L’Esofagite eosinofila è una malattia recente, nel senso che solo da poco se ne parla. Noi clinici la definiamo “immuno-allergo-mediata”, vale a dire che è legata ad una causa immunologica e allergica. Si tratta di una malattia che in maniera progressiva porta il nostro esofago a non funzionare più». Ai microfoni di Radio Kiss Kiss, per le pillole di Salute realizzate dal Network Editoriale PreSa, la professoressa Paola Iovino (ordinario di Gastroenterologia) ha chiarito alcuni aspetti poco noti dell’esofagite eosinofila.
Cosa comporta l’esofagite eosinofila
La professoressa Iovino ha spiegato che nell’esofago non ci sono, di norma, queste cellule che si definiscono eosinofili; cellule che sono invece presenti nei pazienti affetti da questa malattia. Con l’andar del tempo, l’accumulo degli eosinofili può creare dei problemi, perché compaiono lesioni, l’esofago si restringe e comincia a non funzionare più come dovrebbe. Negli adulti è tipica la difficoltà a deglutire, talvolta il bolo alimentare si blocca ed è necessario correre in pronto soccorso. Nei bambini è tutto molto sfumato e più vago. Alcuni bambini iniziano a rifiutare il cibo, ci sono dei ritardi di crescita, hanno sintomi quali nausea e vomito. Da qui la difficoltà a diagnosticare questa patologia, che potrebbe sembrare simile ad altre più diffuse, come il reflusso gastroesofageo.
Campanelli d’allarme
Cercare dei campanelli d’allarme non è facile. La specialista chiarisce che i ricercatori stanno studiando per comprendere quali siano i segnali più importanti da cogliere. Di certo, in presenza di sintomi generici come il rifiuto del cibo, la nausea o il vomito, il compito del clinico è quello di accertare se per caso esiste una comorbilità con altre patologie, che si definiscono TH2 mediate, ovvero causate da un’infiammazione di tipo 2. Malattie come l’asma, la dermatite atopica, la rinite allergica si potrebbe dire che “vanno a braccetto” con l’esofagite eosinofila. Questo aiuta quindi nella diagnosi, è importante almeno sospettare un’eventuale correlazione.

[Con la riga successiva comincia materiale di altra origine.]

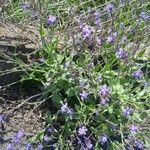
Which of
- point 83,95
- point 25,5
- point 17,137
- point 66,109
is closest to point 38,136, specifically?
point 17,137

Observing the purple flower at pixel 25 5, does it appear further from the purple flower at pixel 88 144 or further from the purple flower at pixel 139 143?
the purple flower at pixel 139 143

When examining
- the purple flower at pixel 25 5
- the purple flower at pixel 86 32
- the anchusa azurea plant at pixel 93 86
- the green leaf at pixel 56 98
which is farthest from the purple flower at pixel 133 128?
the purple flower at pixel 25 5

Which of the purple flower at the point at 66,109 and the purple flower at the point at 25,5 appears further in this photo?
the purple flower at the point at 25,5

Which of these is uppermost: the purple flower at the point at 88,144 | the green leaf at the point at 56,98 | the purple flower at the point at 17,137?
the green leaf at the point at 56,98

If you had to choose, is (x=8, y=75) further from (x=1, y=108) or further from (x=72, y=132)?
(x=72, y=132)

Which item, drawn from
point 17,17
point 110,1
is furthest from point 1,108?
point 110,1

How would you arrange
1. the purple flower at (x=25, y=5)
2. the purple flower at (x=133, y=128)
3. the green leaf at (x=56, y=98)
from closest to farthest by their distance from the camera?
the purple flower at (x=133, y=128)
the green leaf at (x=56, y=98)
the purple flower at (x=25, y=5)

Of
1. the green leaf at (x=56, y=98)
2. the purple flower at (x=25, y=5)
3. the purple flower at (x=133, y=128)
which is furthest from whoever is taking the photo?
the purple flower at (x=25, y=5)

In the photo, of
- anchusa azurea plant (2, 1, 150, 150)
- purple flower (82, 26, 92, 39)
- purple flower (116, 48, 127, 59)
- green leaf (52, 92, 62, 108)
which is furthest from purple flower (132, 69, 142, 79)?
green leaf (52, 92, 62, 108)

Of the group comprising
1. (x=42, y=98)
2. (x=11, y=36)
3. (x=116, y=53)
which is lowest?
(x=42, y=98)
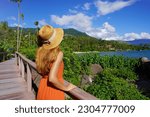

I comportamenti adattativi
Uno dei temi centrali, quando si affronta l’esofagite eosinofila, è quello dei “comportamenti adattativi”, vale a dire quei comportamenti che intuitivamente vengono posti in essere dai pazienti. In altre parole, chi ha un fastidio cerca in modo spontaneo di superarlo, non senza privazioni. Nel caso dei pazienti affetti da esofagite eosinofila questo si traduce, ad esempio, nell’evitare di mangiare alcuni cibi, bere molta acqua, masticare molto e molto lentamente. Questi sono comportamenti che nell’immediato aiutano, ma incidono molto sulla qualità di vita e ritardano la diagnosi.
Scenari attuali e futuri per la gestione della patologia
La professoressa Iovino chiarisce che al momento l’esofagite eosinofila si avvale del trattamento definito 3D. La prima D sta per drugs, quindi i farmaci. La seconda indica la dieta, che può aiutare molto ma non è risolutiva né consigliabile per un tempo prolungato. Si può procedere con l’esclusione di uno o due cibi, fino a salire anche a sei cibi se necessario. L’ultima D riguarda la dilatazione endoscopica, la più invasiva per il paziente. La speranza è che le nuove terapie, che sono targettizzate sui meccanismi della patologia, evitino sempre più queste procedure.